Home is where the heart is

 

February 15th, 2022

My last day in LA. My last day at home. What happens after is unclear, so better to grasp what was within reach. I just wanted to enjoy the city. I wanted to enjoy my time alone. I wanted to enjoy the inspiration that the city offers. Above anything else, I wanted to push away reality for just one last day, to immerse myself in my dreams. 

Others would probably spend their last night clubbing or getting high on the beach. I, on the other hand, spent my last hours in a peaceful quiet. I purposefully avoided any human contact. When I’m back in the Netherlands, there’ll be plenty of social pressure. There will be plenty of pressure from any direction for that matter. So, I sought out my favorite café-restaurant and positioned my laptop in the sunlight. Looking out on the Venice sign and some amateur skateboarders, I wrote for as long as the sun allowed me.

There was only one mission on my mind: Write, write, write. I needed to finish this story that has been playing in my head for ages. I've never dedicated so much thought to anything as to that story, yet I'm too embarrassed of it to share it. I need to let it go so I can focus on more important things, but I can't leave it without careful consideration. 

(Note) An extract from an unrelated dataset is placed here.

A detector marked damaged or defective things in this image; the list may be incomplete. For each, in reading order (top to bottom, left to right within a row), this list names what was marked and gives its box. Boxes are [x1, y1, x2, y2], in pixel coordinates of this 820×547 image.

Back in Utrecht, the story will be buried in a pile of job applications and money stress. I’ll be worried about work, about my living situation, about being a good friend and a good family member. As long as I’m in LA, none of those things matter. There are no expectations to fulfill. There’s just me and my head in my favorite places. Here, I’m not worrying about the same old guys or the same old people that make me question my life decisions. Here, I feel fine as I am. Like I’m right where I belong, despite looking bigger and wilder than most people in the restaurant. 

There's no search, no yearning. The city fills me with perfect clarity, a sense of direction. There's no other way but forward: to finish what's been started. 

A dark overcast interrupted my final session in the sun. A storm was coming. Not ready to abandon my project, I moved to the white interior. Hail clattered against the windows, yet the view was still better than on any winter day in the Netherlands. If only my country was this beautiful in the rain, it would make my life path so much easier. 

Next to me, four men sat down to discuss a film they were producing. Their conversation was only two feet away, still I wasn't a part of it (yet). Someday in the future, I'll sit down in a conversation like that and discuss the movie rights to my book—or something in that direction. If it happens two feet away from me as I'm ordering a gin-tonic, I can be one of them as well. 

When the clouds had spilled their content and my head was empty, I moved to the beach to watch the sun go down for the last time. As much as the city may take, these sunsets always give, saving the best for last. Bright orange and pink above the sea, the sky behind me a purple fog as a reminder of what once was. There was still a faint line of sunshine separating the sky from the water when I left the beach behind me, but it was enough for now. I will see it again.